» **練習問題**
1) 下の本文で、主人公渋川春海が持っていたとされる様々な顔（肩書き）をすべて挙げなさい。
2) 下の本文のうち、「気温もぐっと下がってきました。年の瀬体調には気をつけていきたいと思います。」から「どのずれが出ていたそうです。」までをすべて、一字も変えずに書き写しなさい。

» **本文抜粋**
* * *

こんにちは!
12月ももう10日。今年も残すところあとわずかとなってきました。
気温もぐっと下がってきました。年の瀬体調には気をつけていきたいと思います。
今日は最近読んだ本の話を
「天地明察」 冲方丁 著
今から350年ほど前、江戸時代前期に初の国産暦 貞享暦の作成に尽力した渋川春海という人物の半生を描いた小説です。
主人公渋川春海は囲碁棋士・天文暦学者・神道家・算術家と様々な顔を持ちかなり多才な人物だったようです。
作中では様々なことに悩み、挫折を繰り返しながら成長していく、一人の青年として描かれています。
才能もあり、行動力もあり、まわりからの信頼も厚いのですがけして自信家ではなく、むしろ常に自分に疑問を抱いているような、そんな主人公がときの幕府の中心から新しい暦作りを命令され物語が動き始めます。
当時日本では800年前に中国から伝わった宣明暦という暦が使われていました。この宣明暦という暦も非常に優れたものではあったようですが、800年のうちに暦と実際の天象に2日ほどのずれが出ていたそうです。
そこで渋川春海を中心として新たな暦(これも中国からの新しい暦をもとにしているのですが)をつくる事業が開始されます。江戸時代の日本は農業が中心の社会でしたから、暦というものは非常に重要でした。暦を新たに作るということは、社会の仕組みそのものを作り直すに等しい事業であったようです。
渋川春海は、暦を新たに作るという非常に困難かつ壮大な事業に、様々な人の助力を得て、実測と理論を幾重にも重ねながら挑戦していきます。
この小説にはもう一人渋川春海と同年代の関孝和という人物が登場します。非常に優れた算術家であり、物語の冒頭から渋川春海が尊敬し、いつか会いたいと憧れている対象です。
この作品中で一番私が心動かされた場面は、渋川春海が暦の作成に失敗し、何故そのような失敗を犯したのかさえ分からず、どん底の状態のときに、関孝和にその失敗の原因を示唆され彼に初めて会いに行く場面です。
いままで渋川春海が進めてきた暦作りが、その出発点から間違いを含んでいたという、まさに事業を根底から覆す関孝和の指摘と、それを認め、ゼロから再出発を誓う渋川春海のやりとりは、読んでいて胸が熱くなりました。
明察とは算術の問題の答えが正解であるという意味、天地明察とは天と地の理を暦によって明らかにするという渋川春海の意気込みです。
ずいぶんと長々書いてしまいましたが、とにかく小説としてとても面白く、また色々な知識を得ることができる一級品の物語です。
興味が湧かれた方は是非一読をお薦めします。

* * *

» **提供資料**
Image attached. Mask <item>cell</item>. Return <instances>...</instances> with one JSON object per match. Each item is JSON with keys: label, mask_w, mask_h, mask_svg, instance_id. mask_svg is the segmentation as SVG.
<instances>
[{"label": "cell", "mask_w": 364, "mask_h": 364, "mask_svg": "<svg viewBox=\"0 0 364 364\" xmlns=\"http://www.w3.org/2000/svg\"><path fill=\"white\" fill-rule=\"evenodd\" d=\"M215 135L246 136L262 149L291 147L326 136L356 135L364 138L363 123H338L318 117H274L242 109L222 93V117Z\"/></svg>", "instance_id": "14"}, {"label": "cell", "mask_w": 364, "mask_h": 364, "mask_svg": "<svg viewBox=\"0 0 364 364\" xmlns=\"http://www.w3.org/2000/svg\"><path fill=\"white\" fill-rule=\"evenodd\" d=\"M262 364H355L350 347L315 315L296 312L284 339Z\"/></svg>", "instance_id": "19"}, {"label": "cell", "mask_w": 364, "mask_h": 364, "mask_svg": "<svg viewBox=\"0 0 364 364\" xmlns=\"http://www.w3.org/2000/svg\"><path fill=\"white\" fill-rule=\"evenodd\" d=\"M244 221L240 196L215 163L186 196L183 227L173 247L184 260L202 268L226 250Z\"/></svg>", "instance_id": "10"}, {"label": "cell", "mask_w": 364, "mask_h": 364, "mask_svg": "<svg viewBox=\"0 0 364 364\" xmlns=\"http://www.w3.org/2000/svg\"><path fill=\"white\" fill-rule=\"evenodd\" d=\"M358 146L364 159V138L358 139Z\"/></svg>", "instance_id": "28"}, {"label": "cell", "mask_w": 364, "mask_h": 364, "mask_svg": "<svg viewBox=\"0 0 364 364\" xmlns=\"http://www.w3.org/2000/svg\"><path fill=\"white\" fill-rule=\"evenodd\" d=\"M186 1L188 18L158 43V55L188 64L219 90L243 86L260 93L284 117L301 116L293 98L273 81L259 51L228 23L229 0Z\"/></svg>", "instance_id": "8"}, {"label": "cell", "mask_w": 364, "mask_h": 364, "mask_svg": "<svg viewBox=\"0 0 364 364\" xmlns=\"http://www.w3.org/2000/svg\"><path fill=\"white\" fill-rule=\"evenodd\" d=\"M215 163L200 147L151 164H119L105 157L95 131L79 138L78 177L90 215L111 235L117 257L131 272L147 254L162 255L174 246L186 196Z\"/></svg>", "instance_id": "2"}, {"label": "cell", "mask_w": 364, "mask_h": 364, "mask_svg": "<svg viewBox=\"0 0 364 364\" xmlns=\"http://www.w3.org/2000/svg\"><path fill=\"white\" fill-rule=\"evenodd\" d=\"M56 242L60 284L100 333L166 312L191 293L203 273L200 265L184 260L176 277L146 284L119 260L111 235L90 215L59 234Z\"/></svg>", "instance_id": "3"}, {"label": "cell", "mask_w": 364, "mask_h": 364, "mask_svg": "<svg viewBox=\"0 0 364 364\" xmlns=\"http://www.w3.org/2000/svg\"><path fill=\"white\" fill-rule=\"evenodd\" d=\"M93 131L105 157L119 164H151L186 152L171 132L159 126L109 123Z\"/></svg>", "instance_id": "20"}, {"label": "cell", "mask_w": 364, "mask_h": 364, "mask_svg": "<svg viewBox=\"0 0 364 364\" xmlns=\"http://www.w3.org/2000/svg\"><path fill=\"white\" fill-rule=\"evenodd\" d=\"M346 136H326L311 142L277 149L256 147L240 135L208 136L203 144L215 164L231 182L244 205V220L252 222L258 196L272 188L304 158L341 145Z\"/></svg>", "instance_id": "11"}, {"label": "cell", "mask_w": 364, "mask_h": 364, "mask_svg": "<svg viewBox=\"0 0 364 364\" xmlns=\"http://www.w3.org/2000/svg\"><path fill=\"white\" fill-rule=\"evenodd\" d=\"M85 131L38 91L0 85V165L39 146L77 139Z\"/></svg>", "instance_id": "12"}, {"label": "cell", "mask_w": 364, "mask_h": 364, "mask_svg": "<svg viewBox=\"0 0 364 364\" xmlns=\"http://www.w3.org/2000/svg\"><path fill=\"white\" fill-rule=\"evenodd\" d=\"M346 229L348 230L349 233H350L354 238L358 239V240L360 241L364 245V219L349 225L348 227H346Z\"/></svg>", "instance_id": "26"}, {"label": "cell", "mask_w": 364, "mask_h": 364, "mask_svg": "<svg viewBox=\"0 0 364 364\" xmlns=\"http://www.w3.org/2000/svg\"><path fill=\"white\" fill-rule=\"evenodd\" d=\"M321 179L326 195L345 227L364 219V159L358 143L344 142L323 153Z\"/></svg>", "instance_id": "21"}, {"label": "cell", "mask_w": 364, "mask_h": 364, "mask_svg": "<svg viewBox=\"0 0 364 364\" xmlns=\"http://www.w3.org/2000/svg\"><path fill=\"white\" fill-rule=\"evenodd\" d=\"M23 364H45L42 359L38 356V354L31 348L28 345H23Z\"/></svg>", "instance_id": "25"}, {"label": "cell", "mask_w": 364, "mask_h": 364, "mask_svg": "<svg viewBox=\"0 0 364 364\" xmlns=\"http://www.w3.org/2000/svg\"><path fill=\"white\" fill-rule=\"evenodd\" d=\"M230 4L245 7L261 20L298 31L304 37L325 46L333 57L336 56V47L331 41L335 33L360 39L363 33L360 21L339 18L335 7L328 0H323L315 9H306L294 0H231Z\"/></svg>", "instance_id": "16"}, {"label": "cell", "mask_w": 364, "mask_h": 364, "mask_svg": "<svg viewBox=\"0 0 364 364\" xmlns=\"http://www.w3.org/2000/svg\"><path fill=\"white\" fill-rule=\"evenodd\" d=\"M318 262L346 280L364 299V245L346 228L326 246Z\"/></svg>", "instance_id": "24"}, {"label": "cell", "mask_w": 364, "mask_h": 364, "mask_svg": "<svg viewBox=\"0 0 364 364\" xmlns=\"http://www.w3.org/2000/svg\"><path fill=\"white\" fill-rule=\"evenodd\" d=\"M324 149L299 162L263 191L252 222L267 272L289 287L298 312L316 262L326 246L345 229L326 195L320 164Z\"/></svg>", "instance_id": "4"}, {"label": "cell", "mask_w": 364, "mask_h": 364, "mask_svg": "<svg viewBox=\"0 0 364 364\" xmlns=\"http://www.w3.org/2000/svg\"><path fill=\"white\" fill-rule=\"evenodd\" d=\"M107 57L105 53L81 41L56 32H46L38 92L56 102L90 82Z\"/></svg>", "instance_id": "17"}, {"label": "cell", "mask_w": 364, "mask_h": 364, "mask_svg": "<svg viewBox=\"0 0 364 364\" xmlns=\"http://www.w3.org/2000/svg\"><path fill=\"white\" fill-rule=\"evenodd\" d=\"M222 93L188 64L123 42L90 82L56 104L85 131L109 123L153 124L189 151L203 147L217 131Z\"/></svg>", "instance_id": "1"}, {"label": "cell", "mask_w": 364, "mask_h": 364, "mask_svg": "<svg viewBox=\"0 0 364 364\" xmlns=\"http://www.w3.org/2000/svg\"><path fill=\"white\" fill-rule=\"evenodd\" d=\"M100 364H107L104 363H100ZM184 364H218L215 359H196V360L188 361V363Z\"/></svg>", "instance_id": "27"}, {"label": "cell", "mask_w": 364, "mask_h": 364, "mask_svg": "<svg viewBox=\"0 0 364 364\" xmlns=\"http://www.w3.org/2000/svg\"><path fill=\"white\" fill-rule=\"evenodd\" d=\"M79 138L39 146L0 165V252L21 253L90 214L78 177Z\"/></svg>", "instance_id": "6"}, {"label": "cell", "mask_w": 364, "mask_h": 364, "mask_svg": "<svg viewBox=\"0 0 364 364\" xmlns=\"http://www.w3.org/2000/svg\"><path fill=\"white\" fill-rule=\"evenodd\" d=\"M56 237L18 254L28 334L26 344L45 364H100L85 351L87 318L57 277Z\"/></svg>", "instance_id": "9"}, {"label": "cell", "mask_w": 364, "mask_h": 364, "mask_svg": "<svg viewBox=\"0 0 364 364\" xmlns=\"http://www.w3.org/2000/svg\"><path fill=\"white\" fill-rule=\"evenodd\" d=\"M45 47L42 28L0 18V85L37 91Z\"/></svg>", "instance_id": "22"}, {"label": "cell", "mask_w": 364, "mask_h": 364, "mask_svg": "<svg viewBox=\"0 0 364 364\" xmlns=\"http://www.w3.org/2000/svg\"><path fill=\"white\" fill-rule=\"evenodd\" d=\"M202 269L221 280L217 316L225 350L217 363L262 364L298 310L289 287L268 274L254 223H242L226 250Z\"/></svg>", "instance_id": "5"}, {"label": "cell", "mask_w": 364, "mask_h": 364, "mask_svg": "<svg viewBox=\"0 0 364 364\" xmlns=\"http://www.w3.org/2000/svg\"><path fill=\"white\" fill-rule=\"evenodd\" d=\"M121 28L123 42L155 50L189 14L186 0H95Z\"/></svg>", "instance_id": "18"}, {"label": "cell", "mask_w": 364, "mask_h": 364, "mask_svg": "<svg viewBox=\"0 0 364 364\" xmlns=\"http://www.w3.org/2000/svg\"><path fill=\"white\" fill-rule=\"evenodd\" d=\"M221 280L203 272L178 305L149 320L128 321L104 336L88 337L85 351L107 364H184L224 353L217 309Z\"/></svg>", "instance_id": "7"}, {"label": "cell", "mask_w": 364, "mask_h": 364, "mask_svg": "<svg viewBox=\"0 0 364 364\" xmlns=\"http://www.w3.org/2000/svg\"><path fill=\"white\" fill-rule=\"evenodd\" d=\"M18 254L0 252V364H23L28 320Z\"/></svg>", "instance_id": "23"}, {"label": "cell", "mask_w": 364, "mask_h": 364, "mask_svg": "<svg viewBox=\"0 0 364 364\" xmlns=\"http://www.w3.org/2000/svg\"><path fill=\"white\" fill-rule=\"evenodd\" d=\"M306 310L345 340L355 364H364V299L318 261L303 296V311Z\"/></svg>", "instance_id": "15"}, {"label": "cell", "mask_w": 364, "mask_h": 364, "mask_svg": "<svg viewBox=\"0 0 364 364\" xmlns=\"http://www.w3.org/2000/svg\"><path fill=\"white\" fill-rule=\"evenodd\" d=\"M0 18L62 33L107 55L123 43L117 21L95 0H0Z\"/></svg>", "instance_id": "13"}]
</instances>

* * *

» **解答**
1) 囲碁棋士、天文暦学者、神道家、算術家

2)
気温もぐっと下がってきました。年の瀬体調には気をつけていきたいと思います。
今日は最近読んだ本の話を
「天地明察」 冲方丁 著
今から350年ほど前、江戸時代前期に初の国産暦 貞享暦の作成に尽力した渋川春海という人物の半生を描いた小説です。
主人公渋川春海は囲碁棋士・天文暦学者・神道家・算術家と様々な顔を持ちかなり多才な人物だったようです。
作中では様々なことに悩み、挫折を繰り返しながら成長していく、一人の青年として描かれています。
才能もあり、行動力もあり、まわりからの信頼も厚いのですがけして自信家ではなく、むしろ常に自分に疑問を抱いているような、そんな主人公がときの幕府の中心から新しい暦作りを命令され物語が動き始めます。
当時日本では800年前に中国から伝わった宣明暦という暦が使われていました。この宣明暦という暦も非常に優れたものではあったようですが、800年のうちに暦と実際の天象に2日ほどのずれが出ていたそうです。